Three families lose a baby every week in Franklin County, according to the Celebrate One website.

"Our only eligibility requirement is pregnancy," Sager said.

"What began originally as a research-driven, 10-week nutrition course at one location has since expanded into a communitywide comprehensive prenatal and first-year-of-life program," according to the organization's website.

The goal of Moms2B is for all participants to deliver healthy, full-term infants who live to celebrate their first birthdays. According to the website, Moms2B encourages all pregnant women to participate and invites them to remain in the program until a year after they give birth.

Dr.
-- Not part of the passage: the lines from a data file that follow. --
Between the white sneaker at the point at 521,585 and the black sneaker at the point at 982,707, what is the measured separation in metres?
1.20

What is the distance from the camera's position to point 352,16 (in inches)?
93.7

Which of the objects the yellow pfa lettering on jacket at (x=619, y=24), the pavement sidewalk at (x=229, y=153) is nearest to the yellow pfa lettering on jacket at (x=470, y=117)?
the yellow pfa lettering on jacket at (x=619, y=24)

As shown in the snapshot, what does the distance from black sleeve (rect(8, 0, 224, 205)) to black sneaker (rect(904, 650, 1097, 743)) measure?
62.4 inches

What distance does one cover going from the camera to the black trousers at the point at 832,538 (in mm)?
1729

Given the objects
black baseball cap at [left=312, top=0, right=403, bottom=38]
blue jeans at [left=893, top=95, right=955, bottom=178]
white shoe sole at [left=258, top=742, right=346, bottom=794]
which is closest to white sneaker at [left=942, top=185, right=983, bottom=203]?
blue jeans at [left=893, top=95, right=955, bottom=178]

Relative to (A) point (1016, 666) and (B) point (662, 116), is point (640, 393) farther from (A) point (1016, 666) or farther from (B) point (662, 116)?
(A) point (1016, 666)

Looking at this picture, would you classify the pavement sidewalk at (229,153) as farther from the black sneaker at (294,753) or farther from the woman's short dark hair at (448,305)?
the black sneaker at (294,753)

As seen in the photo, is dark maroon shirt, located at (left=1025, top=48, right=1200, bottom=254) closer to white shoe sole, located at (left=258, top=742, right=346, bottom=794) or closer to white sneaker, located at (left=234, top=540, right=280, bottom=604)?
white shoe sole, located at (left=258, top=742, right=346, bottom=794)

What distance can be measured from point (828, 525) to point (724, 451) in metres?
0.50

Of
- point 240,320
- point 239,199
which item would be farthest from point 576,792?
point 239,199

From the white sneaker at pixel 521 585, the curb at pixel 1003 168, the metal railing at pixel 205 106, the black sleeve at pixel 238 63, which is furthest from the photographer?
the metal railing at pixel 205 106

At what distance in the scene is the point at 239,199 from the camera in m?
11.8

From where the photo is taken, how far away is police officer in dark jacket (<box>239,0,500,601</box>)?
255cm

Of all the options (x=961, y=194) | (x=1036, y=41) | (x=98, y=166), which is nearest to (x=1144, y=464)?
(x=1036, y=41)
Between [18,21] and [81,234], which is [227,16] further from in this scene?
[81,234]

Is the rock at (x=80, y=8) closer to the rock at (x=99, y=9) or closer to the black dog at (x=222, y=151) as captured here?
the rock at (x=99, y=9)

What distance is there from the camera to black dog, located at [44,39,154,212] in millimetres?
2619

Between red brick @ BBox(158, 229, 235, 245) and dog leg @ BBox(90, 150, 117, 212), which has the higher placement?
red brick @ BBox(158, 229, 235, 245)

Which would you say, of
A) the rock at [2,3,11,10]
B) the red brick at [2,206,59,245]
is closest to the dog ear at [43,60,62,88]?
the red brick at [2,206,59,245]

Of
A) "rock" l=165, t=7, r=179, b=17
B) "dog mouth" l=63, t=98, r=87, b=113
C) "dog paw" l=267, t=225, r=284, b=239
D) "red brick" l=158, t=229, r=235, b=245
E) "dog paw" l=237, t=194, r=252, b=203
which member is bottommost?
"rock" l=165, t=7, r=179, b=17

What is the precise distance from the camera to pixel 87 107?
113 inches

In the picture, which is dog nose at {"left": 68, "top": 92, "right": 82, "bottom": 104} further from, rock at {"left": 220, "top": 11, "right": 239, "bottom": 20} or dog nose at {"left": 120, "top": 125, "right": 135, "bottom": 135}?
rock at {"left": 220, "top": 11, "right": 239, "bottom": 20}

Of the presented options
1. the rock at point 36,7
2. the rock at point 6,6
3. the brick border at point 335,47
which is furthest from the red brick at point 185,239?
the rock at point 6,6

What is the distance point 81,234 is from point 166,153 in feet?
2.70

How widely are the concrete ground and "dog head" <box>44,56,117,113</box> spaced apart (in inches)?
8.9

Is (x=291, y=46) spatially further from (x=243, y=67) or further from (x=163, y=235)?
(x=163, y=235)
Gabbe said the women love to return and show their babies to other program participants.

The two-hour weekly sessions at the various sites open with expectant mothers signing in and getting healthy snacks, Sager said.

That's followed by the "Sister Circle," in which the moms-to-be and Moms2B personnel sit down and talk about issues ranging from the silly to the serious, Sager said.

Large group lessons on things like safe sleep for an infant, postpartum changes and father involvement also are covered.

"We do a lot of health education," Sager said. "That's our main motivation."

"In general, women come in wanting to have a healthy pregnancy, wanting to be with other women in similar circumstances," Gabbe said.

The meetings conclude with lunch or dinner.

The Epworth United Methodist Church sessions are scheduled on Tuesdays from 1 to 3 p.m.

"We are really excited about it," the Rev. Jennifer Casto said of the congregation's decision to become a Moms2B site.

Casto said she was approached by Sager and Schottke.

"I really felt that God sent them here and it gave us an opportunity to connect with young mothers in the community," Casto said. "It was an obvious thing that we want to do whatever we can to help babies be happy and to provide whatever kind of support that we can to help expectant mothers to take care of their babies.

"This is what the church is called to be."

"I feel very grateful and thankful we have been able to provide what turned out to be a very needed service," Gabbe said. "Really, the moms are what make it so special. They thrive in this environment, and their babies thrive."